EC体験をリアルに移管
大多:2021年は店舗とECの中間ともいえる仮想店舗の動きもかなり目立った。2022年も伸びていくのではないかと思う。仮想空間は本当に実店舗に行くかのように自分で操作をして、店舗内を見ることができる。そこからECの購買チャネルにシームレスにつながる。そういった意味では、店舗の体験とECの利便性を両立できている。実店舗で商品を見る、確認する、試乗する、体験する、最終決定はECで行って、商品が家に届く――という導線は増えていくのではないか。
コロナ禍でリアル店舗に打撃があり、その受け皿としてOMOが進んだというところから、さらにもう一歩、高度な体験、接客、購買につながるような、攻めのOMOが2022年以降はより増えていくと考えている。

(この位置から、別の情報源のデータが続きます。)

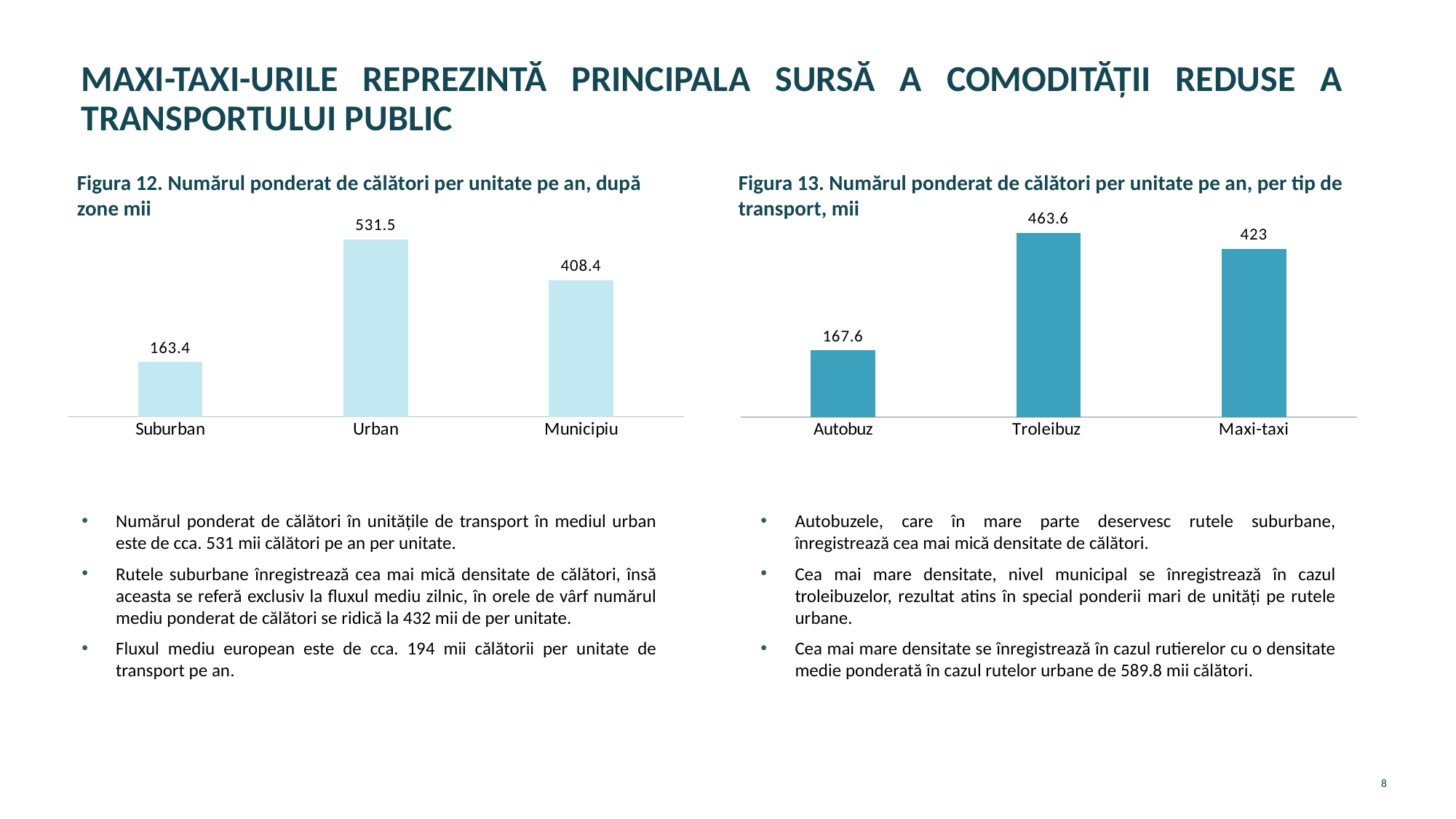
In Figura 12 (left chart), what is the difference between the Urban and Municipiu values? 123.1 In Figura 12 (left chart), what is the value for Suburban? 163.4 In Figura 13 (right chart), what is the value for Troleibuz? 463.6 In Figura 12 (left chart), how many categories are shown? 3 In Figura 12 (left chart), which category has the highest value? Urban In Figura 12 (left chart), what is the value for Urban? 531.5 In Figura 13 (right chart), which is larger, Troleibuz or Maxi-taxi? Troleibuz In Figura 13 (right chart), which category has the lowest value? Autobuz What type of chart is Figura 13 (right chart)? Bar chart In Figura 13 (right chart), what is the value for Maxi-taxi? 423 In Figura 13 (right chart), what is the difference between the Troleibuz and Autobuz values? 296 Do the values in Figura 12 (left chart) rise or fall from Urban to Municipiu? Fall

手塚:ECサイト「.st(ドットエスティ)」を運営しているアダストリアは2021年、OMO型店舗「ドットエスティストア」を東京、千葉、大阪に出店した。その店舗ではECサイトのように複数ブランドのアイテムを横断的に見ることができる。さらに、ECサイトで配信しているリアルタイムのランキングを店内のデジタルサイネージで見られたり、店舗スタッフのコーディネート画像をデジタルサイネージで確認できたりする。もちろん販売スタッフから接客を受けることもできる。こうした取り組みは今後、アパレル業界で流行すると思う。ECサイトの体験をリアルに移管する店舗が増えるのではないか。

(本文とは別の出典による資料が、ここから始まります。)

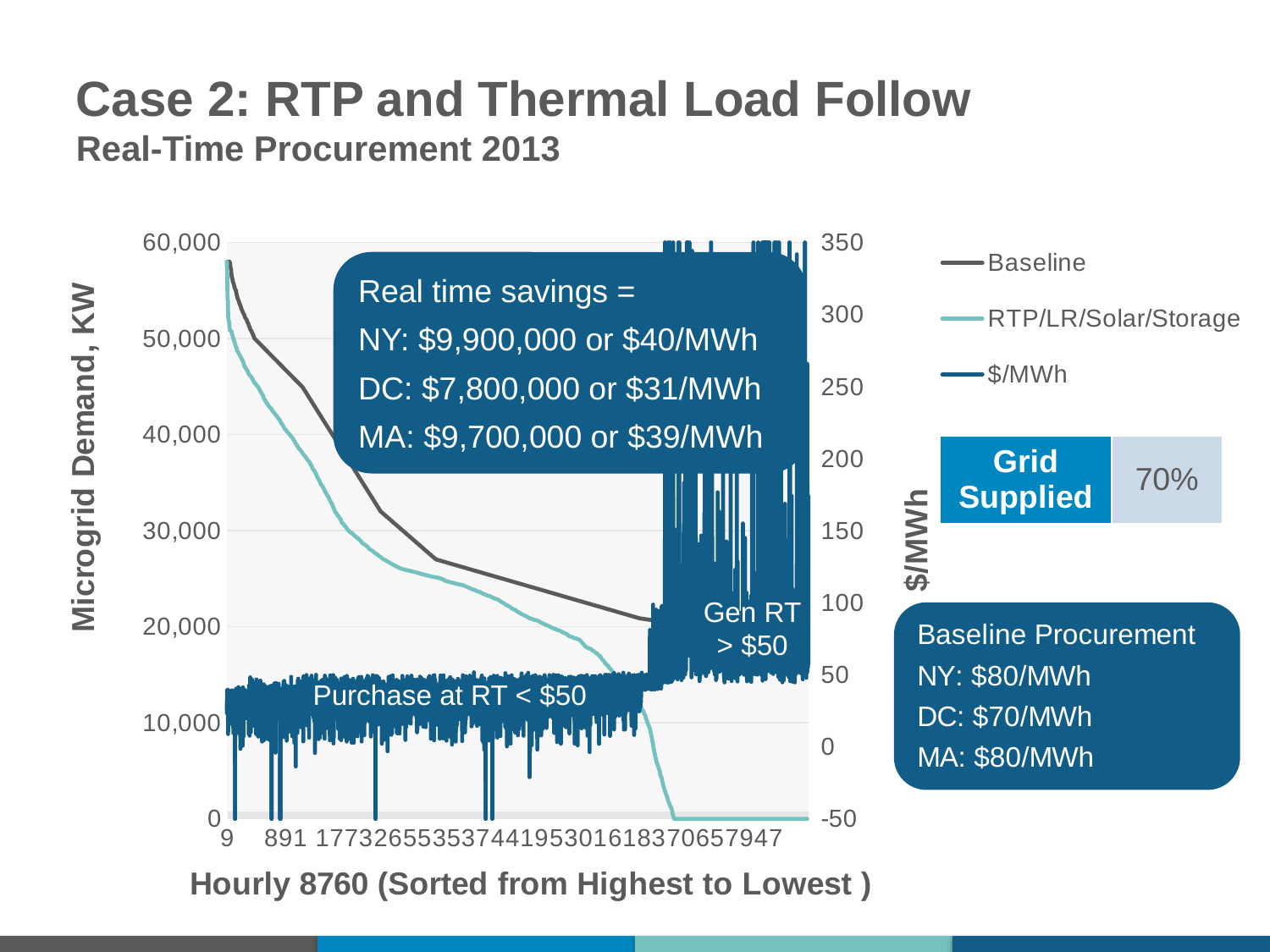
What percentage is shown on the Grid Supplied bar to the right of the chart? 70% In the left portion of the chart, is the $/MWh series mostly greater or less than 50? less What is the title of the left vertical axis of the chart? Microgrid Demand, KW How many series does the chart legend list? 3 Does the RTP/LR/Solar/Storage series rise or fall moving left to right along the x axis? fall Is the RTP/LR/Solar/Storage value at the rightmost end of the chart greater or less than 10,000? less What kind of chart is shown on the slide? line chart What are the three series named in the chart legend? Baseline, RTP/LR/Solar/Storage, $/MWh Is the Baseline value at the rightmost end of the chart greater or less than 30,000? less Does the Baseline series rise or fall moving left to right along the x axis? fall Across the middle of the chart, which line is higher, Baseline or RTP/LR/Solar/Storage? Baseline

ユーザーにとってはECとリアル店舗の体験が共通化されているし、看板の「ドットエスティ」も共通化されているため、よりECとリアル店舗を行き来しやすくなると思う。
三浦:コロナ禍の影響で飲食店の閉店などが相次いでいるため、物件の賃貸料などが安くなっており、実店舗を作ろうとしているEC企業が増えている。オンラインでの体験はどうしても、実店舗でできる体験にはかなわない。ECの運営と並行しながらできるような形で店舗を作って、そこで体験してもらおうという考えの企業が増えている。高価格帯の商品を扱う企業は特にその傾向が大きい。
手塚:ワークマンは2022年から、ウェブ限定で発売し、受け取りは店舗だけという販売手法に本格的に取り組むそうだ。購入意欲を駆り立てるために、アンバサダーと共同開発した商品などをそこに投入するようだ。店舗受け取りが好評なことも踏まえつつ、手応えを得ているアンバサダーマーケティングも掛け合わせて、なるべくリアルに来てもらって、ついで買いとか接客も受けて、よりワークマンのファンになってもらおうという取り組みだと思う。2022年はこうした施策が増えそうだ。
EC専業の企業でも、リアルな接客はできると思う。ECでもスタッフの方がライブ配信を積極的に行っていたり、オンライン接客に取り組んでいたりする企業も多い。顧客とのタッチポイントをより増やしていくというのが、EC専業でもできるOMOだと思う。